WORK TASK — Would you retype, word for word, the line with "body_size: 163" and every line after it through the end of the records below?

(Rendered images with source text)
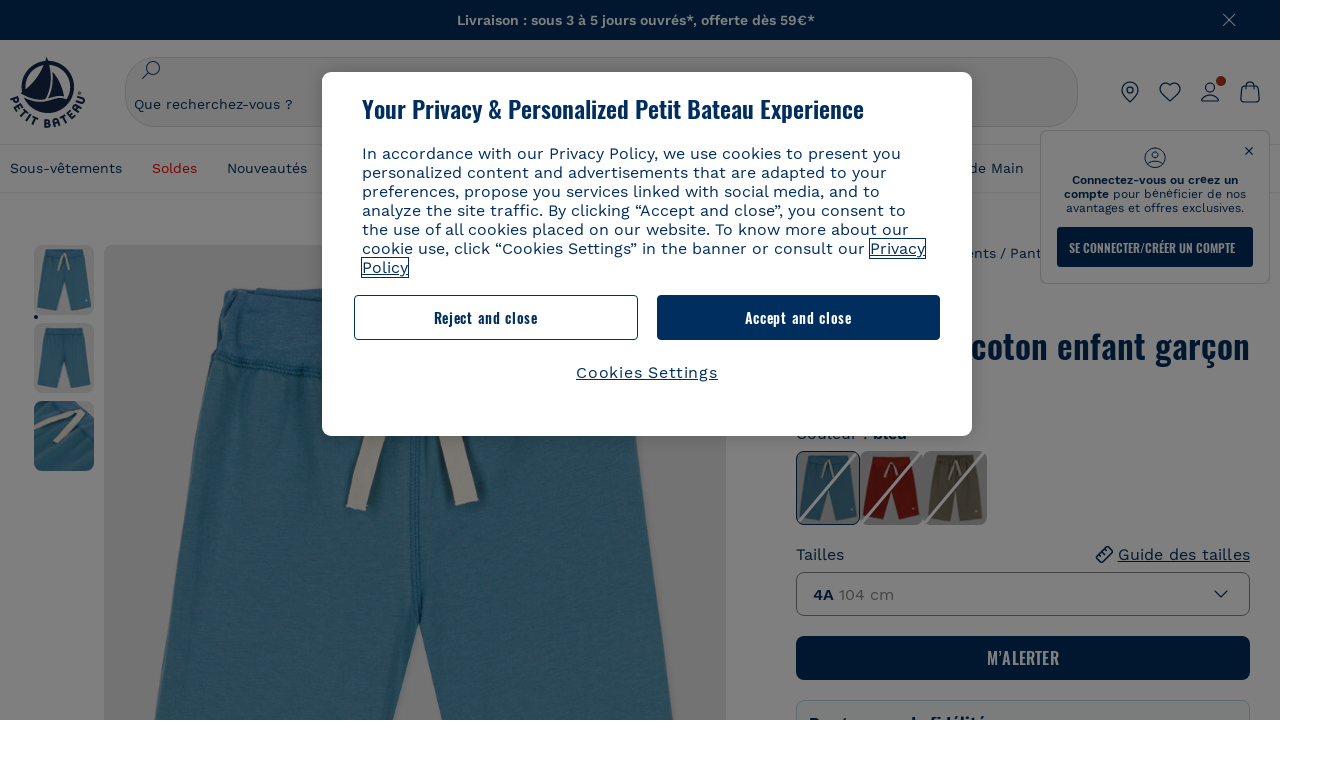

--- FILE ---
content_type: text/javascript; charset=utf-8
request_url: https://p.cquotient.com/pebble?tla=bckl-PB_FR&activityType=viewProduct&callback=CQuotient._act_callback0&cookieId=bcXalUF7M7gKm5t58JmihTh5N7&userId=&emailId=&product=id%3A%3AA072Q%7C%7Csku%3A%3A%7C%7Ctype%3A%3Avgroup%7C%7Calt_id%3A%3AA072Q01&realm=BCKL&siteId=PB_FR&instanceType=prd&locale=fr_FR&referrer=&currentLocation=https%3A%2F%2Fwww.petit-bateau.fr%2Fgarcon%2Fvetements%2Fpantalon-jean-jogging-short%2Fbermuda-en-coton-enfant-garcon-lavis%2FA072Q01.html%3Fdwvar_A072Q01_size%3D006%26dwvar_A072Q01_type%3DFirst%26dwvar_A072Q01_color%3D348&ls=true&_=1769774326664&v=v3.1.3&fbPixelId=__UNKNOWN__&json=%7B%22cookieId%22%3A%22bcXalUF7M7gKm5t58JmihTh5N7%22%2C%22userId%22%3A%22%22%2C%22emailId%22%3A%22%22%2C%22product%22%3A%7B%22id%22%3A%22A072Q%22%2C%22sku%22%3A%22%22%2C%22type%22%3A%22vgroup%22%2C%22alt_id%22%3A%22A072Q01%22%7D%2C%22realm%22%3A%22BCKL%22%2C%22siteId%22%3A%22PB_FR%22%2C%22instanceType%22%3A%22prd%22%2C%22locale%22%3A%22fr_FR%22%2C%22referrer%22%3A%22%22%2C%22currentLocation%22%3A%22https%3A%2F%2Fwww.petit-bateau.fr%2Fgarcon%2Fvetements%2Fpantalon-jean-jogging-short%2Fbermuda-en-coton-enfant-garcon-lavis%2FA072Q01.html%3Fdwvar_A072Q01_size%3D006%26dwvar_A072Q01_type%3DFirst%26dwvar_A072Q01_color%3D348%22%2C%22ls%22%3Atrue%2C%22_%22%3A1769774326664%2C%22v%22%3A%22v3.1.3%22%2C%22fbPixelId%22%3A%22__UNKNOWN__%22%7D
body_size: 420
content:
/**/ typeof CQuotient._act_callback0 === 'function' && CQuotient._act_callback0([{"k":"__cq_uuid","v":"bcXalUF7M7gKm5t58JmihTh5N7","m":34128000},{"k":"__cq_bc","v":"%7B%22bckl-PB_FR%22%3A%5B%7B%22id%22%3A%22A072Q%22%2C%22type%22%3A%22vgroup%22%2C%22alt_id%22%3A%22A072Q01%22%7D%5D%7D","m":2592000},{"k":"__cq_seg","v":"0~0.00!1~0.00!2~0.00!3~0.00!4~0.00!5~0.00!6~0.00!7~0.00!8~0.00!9~0.00","m":2592000}]);

--- FILE ---
content_type: text/javascript; charset=utf-8
request_url: https://p.cquotient.com/pebble?tla=bckl-PB_FR&activityType=viewReco&callback=CQuotient._act_callback2&cookieId=bcXalUF7M7gKm5t58JmihTh5N7&userId=&emailId=&products=id%3A%3AA0ED9%7C%7Csku%3A%3A%7C%7Ctype%3A%3Avgroup%7C%7Calt_id%3A%3AA0ED900%3B%3Bid%3A%3AA0CQV%7C%7Csku%3A%3A%7C%7Ctype%3A%3Avgroup%7C%7Calt_id%3A%3AA0CQV00%3B%3Bid%3A%3AA0E4W%7C%7Csku%3A%3A%7C%7Ctype%3A%3Avgroup%7C%7Calt_id%3A%3AA0E4W01%3B%3Bid%3A%3AA0CX3%7C%7Csku%3A%3A%7C%7Ctype%3A%3Avgroup%7C%7Calt_id%3A%3AA0CX300%3B%3Bid%3A%3AA0EFE%7C%7Csku%3A%3A%7C%7Ctype%3A%3Avgroup%7C%7Calt_id%3A%3AA0EFE00%3B%3Bid%3A%3AA0DTW%7C%7Csku%3A%3A%7C%7Ctype%3A%3Avgroup%7C%7Calt_id%3A%3AA0DTW01%3B%3Bid%3A%3AA0EIN%7C%7Csku%3A%3A%7C%7Ctype%3A%3Avgroup%7C%7Calt_id%3A%3AA0EIN01%3B%3Bid%3A%3AA0D6C%7C%7Csku%3A%3A%7C%7Ctype%3A%3Avgroup%7C%7Calt_id%3A%3AA0D6C03%3B%3Bid%3A%3AA0DSQ%7C%7Csku%3A%3A%7C%7Ctype%3A%3Avgroup%7C%7Calt_id%3A%3AA0DSQ01%3B%3Bid%3A%3AA0D0M%7C%7Csku%3A%3A%7C%7Ctype%3A%3Avgroup%7C%7Calt_id%3A%3AA0D0M02%3B%3Bid%3A%3AA0CQV%7C%7Csku%3A%3A%7C%7Ctype%3A%3Avgroup%7C%7Calt_id%3A%3AA0CQV00%3B%3Bid%3A%3AA0EGI%7C%7Csku%3A%3A%7C%7Ctype%3A%3Avgroup%7C%7Calt_id%3A%3AA0EGI01%3B%3Bid%3A%3AA0EFE%7C%7Csku%3A%3A%7C%7Ctype%3A%3Avgroup%7C%7Calt_id%3A%3AA0EFE00%3B%3Bid%3A%3AA0DS6%7C%7Csku%3A%3A%7C%7Ctype%3A%3Avgroup%7C%7Calt_id%3A%3AA0DS602%3B%3Bid%3A%3AA0DX3%7C%7Csku%3A%3A%7C%7Ctype%3A%3Avgroup%7C%7Calt_id%3A%3AA0DX301%3B%3Bid%3A%3AA0EGS%7C%7Csku%3A%3A%7C%7Ctype%3A%3Avgroup%7C%7Calt_id%3A%3AA0EGS01&recommenderName=__UNDEFINED__&realm=BCKL&siteId=PB_FR&instanceType=prd&locale=fr_FR&slotId=&slotConfigId=&slotConfigTemplate=&referrer=&currentLocation=https%3A%2F%2Fwww.petit-bateau.fr%2Fgarcon%2Fvetements%2Fpantalon-jean-jogging-short%2Fbermuda-en-coton-enfant-garcon-lavis%2FA072Q01.html%3Fdwvar_A072Q01_size%3D006%26dwvar_A072Q01_type%3DFirst%26dwvar_A072Q01_color%3D348&ls=true&_=1769774327839&v=v3.1.3&fbPixelId=__UNKNOWN__&__cq_uuid=bcXalUF7M7gKm5t58JmihTh5N7&__cq_seg=0~0.00!1~0.00!2~0.00!3~0.00!4~0.00!5~0.00!6~0.00!7~0.00!8~0.00!9~0.00&bc=%7B%22bckl-PB_FR%22%3A%5B%7B%22id%22%3A%22A072Q%22%2C%22type%22%3A%22vgroup%22%2C%22alt_id%22%3A%22A072Q01%22%7D%5D%7D
body_size: 163
content:
/**/ typeof CQuotient._act_callback2 === 'function' && CQuotient._act_callback2([{"k":"__cq_uuid","v":"bcXalUF7M7gKm5t58JmihTh5N7","m":34128000}]);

TASK OUTPUT —
body_size: 163
content:
/**/ typeof CQuotient._act_callback2 === 'function' && CQuotient._act_callback2([{"k":"__cq_uuid","v":"bcXalUF7M7gKm5t58JmihTh5N7","m":34128000}]);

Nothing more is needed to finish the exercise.